Crack-tip thermal and mechanical hysteresis in Shape Memory Alloys under fatigue loading

Abstract

Crack tip stress-induced phase transformation mechanisms in nickel–titanium alloys (NiTi), subjected to fatigue mechanical loads, have been analyzed by full field measurement techniques. In particular, Infrared thermography (IR) and Digital Image Correlation (DIC), have been applied to analyze the cyclic temperature and displacement evolutions in the crack tip region of a commercial pseudoelastic alloy, together with the associated thermal and mechanical hysteresis, by using Single Edge Crack (SEC) specimens. IR investigations revealed a global temperature variation of the specimen due to crack formation and propagation mechanisms, which is similar to common engineering metals, i.e. surface temperature rises quickly in an initial phase, then it reaches an almost constant value, and finally it increases rapidly as a consequence of the fatigue crack growth.

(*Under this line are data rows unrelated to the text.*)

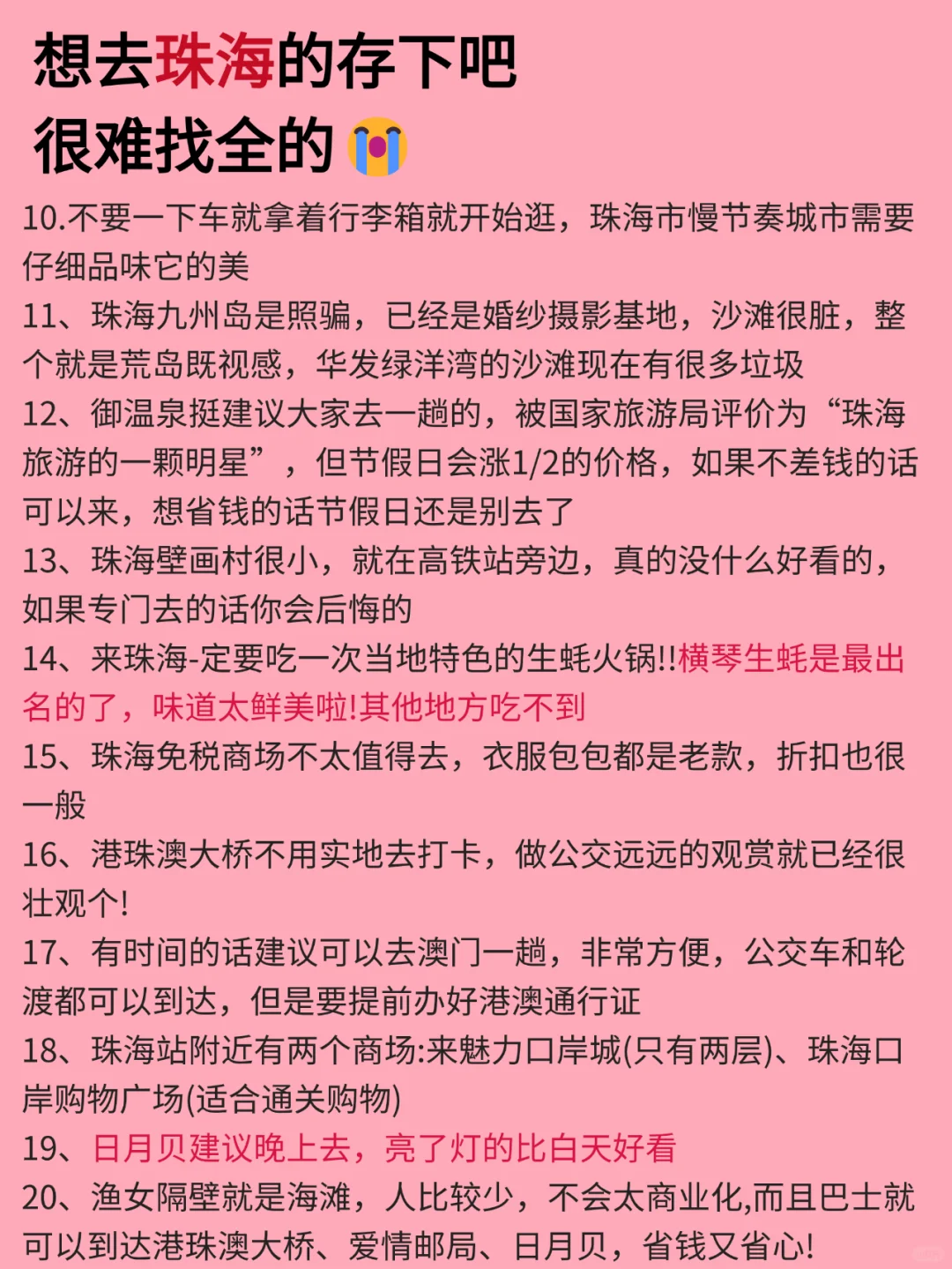 想去珠海的存下吧
很难找全的😭

10.不要一下车就拿着行李箱就开始逛，珠海市慢节奏城市需要仔细品味它的美

11、珠海九州岛是照骗，已经是婚纱摄影基地，沙滩很脏，整个就是荒岛既视感，华发绿洋湾的沙滩现在有很多垃圾

12、御温泉挺建议大家去一趟的，被国家旅游局评价为“珠海旅游的一颗明星”，但节假日会涨1/2的价格，如果不差钱的话可以来，想省钱的话节假日还是别去了

13、珠海壁画村很小，就在高铁站旁边，真的没什么好看的，如果专门去的话你会后悔的

14、来珠海-定要吃一次当地特色的生蚝火锅!!横琴生蚝是最出名的了，味道太鲜美啦!其他地方吃不到

15、珠海免税商场不太值得去，衣服包包都是老款，折扣也很一般

16、港珠澳大桥不用实地去打卡，做公交远远的观赏就已经很壮观个!

17、有时间的话建议可以去澳门一趟，非常方便，公交车和轮渡都可以到达，但是要提前办好港澳通行证

18、珠海站附近有两个商场:来魅力口岸城(只有两层)、珠海口岸购物广场(适合通关购物)

19、日月贝建议晚上去，亮了灯的比白天好看

20、渔女隔壁就是海滩，人比较少，不会太商业化,而且巴士就可以到达港珠澳大桥、爱情邮局、日月贝，省钱又省心!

In addition, cyclic thermal variation in the crack tip region and related hysteresis (temperature vs load) has been measured, which can been directly related to the thermal effects of the reversible stress-induced phase transformations. Furthermore, a proper experimental setup has been made, based on a reflection microscope, for direct measurements of the crack tip displacement field by the DIC technique. Furthermore, a fitting procedure has been developed to calculate the mode I Stress Intensity Factor (SIF), starting from the displacement field, and the related mechanical hysteresis (SIF vs load).